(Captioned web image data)
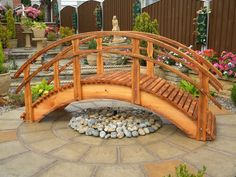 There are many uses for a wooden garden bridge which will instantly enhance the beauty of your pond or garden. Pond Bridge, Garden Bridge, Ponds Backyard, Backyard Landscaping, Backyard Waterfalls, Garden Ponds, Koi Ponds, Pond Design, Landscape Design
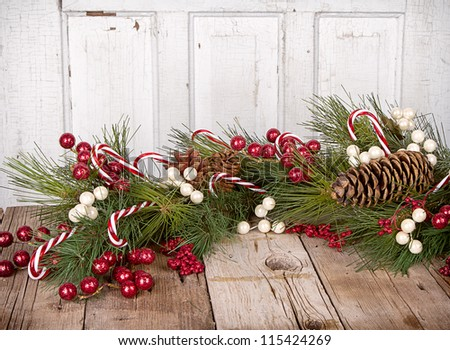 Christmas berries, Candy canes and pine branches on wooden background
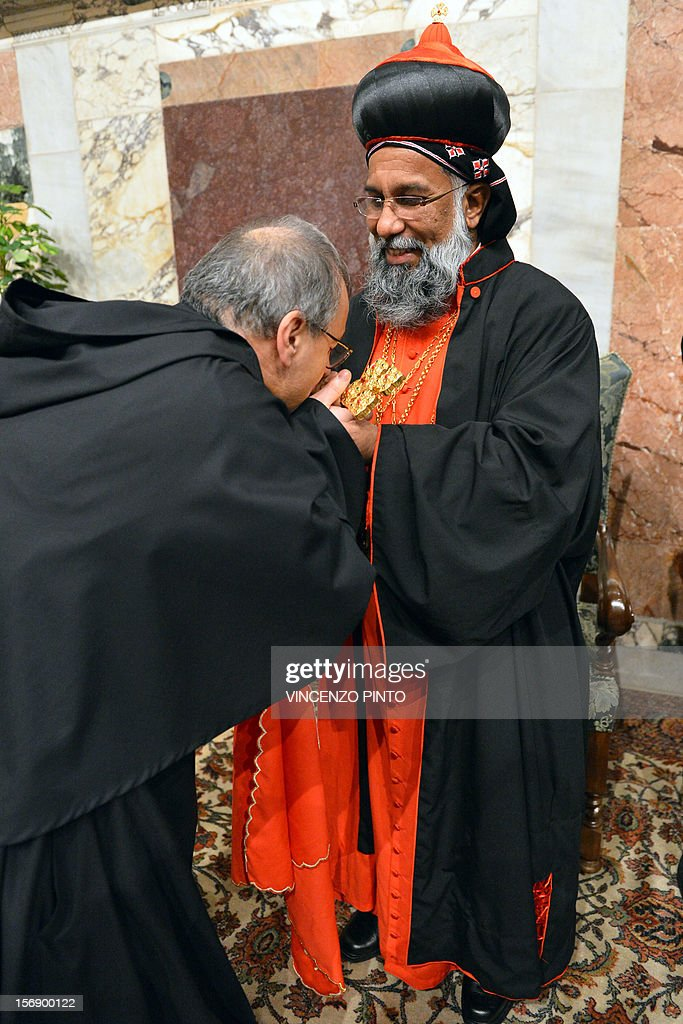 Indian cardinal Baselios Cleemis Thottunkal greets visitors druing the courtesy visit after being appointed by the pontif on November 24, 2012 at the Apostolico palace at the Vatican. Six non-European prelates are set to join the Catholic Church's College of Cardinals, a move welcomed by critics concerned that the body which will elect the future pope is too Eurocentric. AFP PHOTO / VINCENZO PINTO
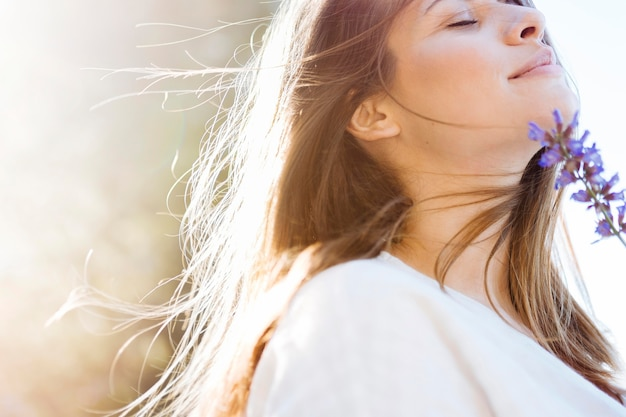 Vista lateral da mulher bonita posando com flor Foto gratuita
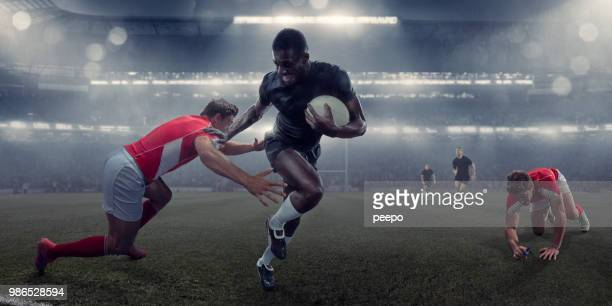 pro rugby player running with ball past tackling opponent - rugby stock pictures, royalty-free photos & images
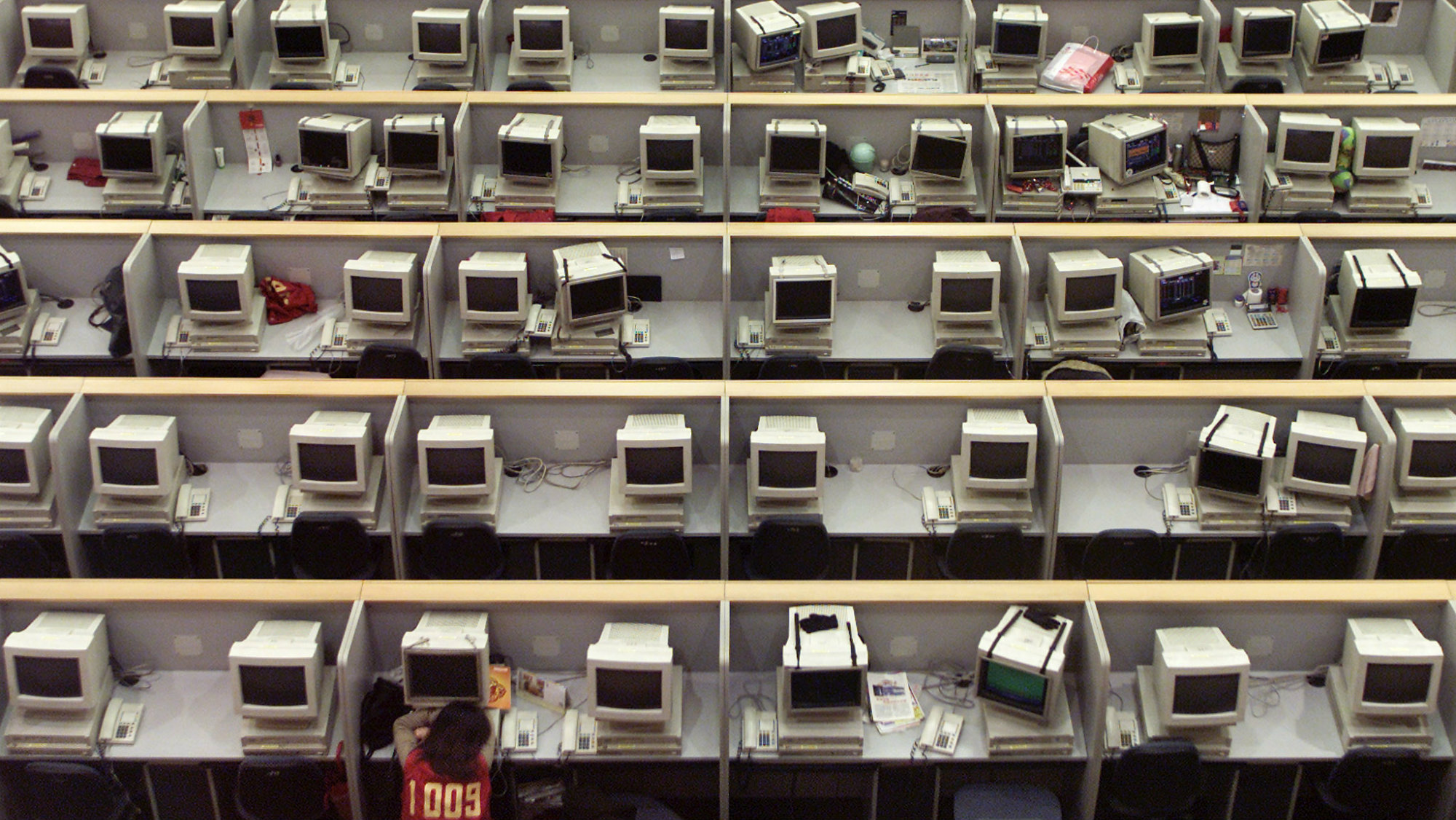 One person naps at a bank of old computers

▶ WHAT IS EXPECTED
Every line from the top of the records above to the line with "Christmas berries, Candy", inclusive, should be duplicated exactly, minus the pictures.

▶ TASK SOLUTION
 There are many uses for a wooden garden bridge which will instantly enhance the beauty of your pond or garden. Pond Bridge, Garden Bridge, Ponds Backyard, Backyard Landscaping, Backyard Waterfalls, Garden Ponds, Koi Ponds, Pond Design, Landscape Design
 Christmas berries, Candy canes and pine branches on wooden background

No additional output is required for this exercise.